Abstract: Numerous statistical data indicate that science and engineering workforce in the United States is aging and nearing retirement. Moreover, various studies show that it has become increasingly difficult to attract American students to science and engineering fields. We present supporting data for different ethnic groups and international students for various degrees in these fields. The situation is particularly grim for Hispanics, who are the fastest growing segment in the population. They remain an untapped in resource, which could either present the solution needed to overcome this challenge, or further deteriorate the situation. The objective of this talk is to shed some light on the situation and suggest some solutions to this predicament that the nation is facing.



Prof. Rory McGreal, UNESCO/COL Chair in OER
Athabasca University, Canada

Title of Speech: The Need for Open Licences in Research and Education

Rory McGreal is a UNESCO/Commonwealth of Learning/International Council for Open and Distance Education Chair in Open Educational Resources and Director of the Technology Enhanced Knowledge Research Institute (TEKRI) at Athabasca University (AU) – Canada’s Open University. He is also a co-Editor of the International Review of Research in Open and Distributed Learning (IRRODL). And, he is also a professor of Computer Technologies in Education. He was previously the Associate Vice President Research at AU. He has also worked internationally in the Middle East, Seychelles, and Europe. His research interests include OER, MOOCs, ICT, assessment and accreditation, virtual mobility, and mobile learning.

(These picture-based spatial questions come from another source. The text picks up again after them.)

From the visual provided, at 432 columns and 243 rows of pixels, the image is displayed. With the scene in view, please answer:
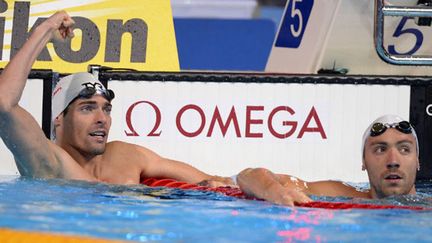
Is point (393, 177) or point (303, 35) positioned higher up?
point (303, 35)

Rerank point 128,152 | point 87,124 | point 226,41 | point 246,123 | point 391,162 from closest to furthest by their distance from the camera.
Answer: point 391,162
point 87,124
point 128,152
point 246,123
point 226,41

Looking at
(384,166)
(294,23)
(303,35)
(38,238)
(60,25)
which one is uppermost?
(294,23)

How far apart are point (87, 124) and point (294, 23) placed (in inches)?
77.1

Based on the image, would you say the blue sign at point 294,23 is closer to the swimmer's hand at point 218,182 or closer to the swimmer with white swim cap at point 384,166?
the swimmer's hand at point 218,182

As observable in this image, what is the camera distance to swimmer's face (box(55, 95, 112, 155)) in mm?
4891

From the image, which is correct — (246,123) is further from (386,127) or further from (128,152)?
(386,127)

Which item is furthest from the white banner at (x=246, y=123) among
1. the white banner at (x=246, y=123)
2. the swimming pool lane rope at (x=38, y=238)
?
the swimming pool lane rope at (x=38, y=238)

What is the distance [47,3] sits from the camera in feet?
19.0

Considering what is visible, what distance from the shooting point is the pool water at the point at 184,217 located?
134 inches

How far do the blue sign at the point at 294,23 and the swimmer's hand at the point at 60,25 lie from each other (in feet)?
5.86

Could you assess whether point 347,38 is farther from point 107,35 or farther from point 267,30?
point 267,30

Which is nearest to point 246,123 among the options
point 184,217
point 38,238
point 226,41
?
point 184,217

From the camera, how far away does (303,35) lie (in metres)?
6.16

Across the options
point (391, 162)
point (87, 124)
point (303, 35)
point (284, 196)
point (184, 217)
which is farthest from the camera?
point (303, 35)
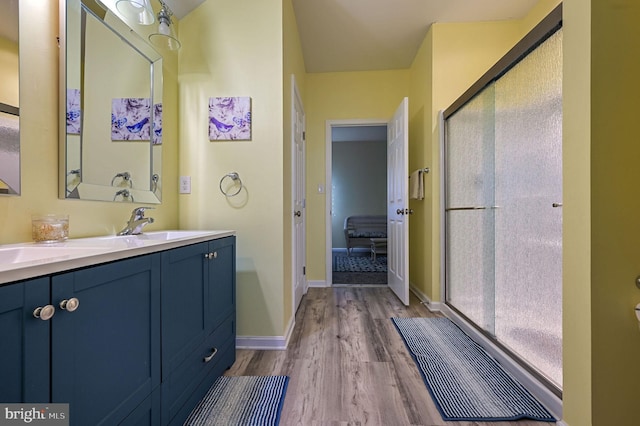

Abstract: Openly licensed content, either Open Educational Resources (OER) or Open Access (OA) research papers constitute important resources with the potential to facilitate the expansion of research and learning worldwide. The flexibility, both technological and legal afforded by openly licensed content is an important pre-condition for enhancing research and supporting ubiquitous learning. Open standards support the deployment of scholarly articles and learning objects on a wide variety of different devices, applications and operating systems. The open license frees researchers, instructors and learners from concerns about how, when, where and how long the content, video, audio or application can be used.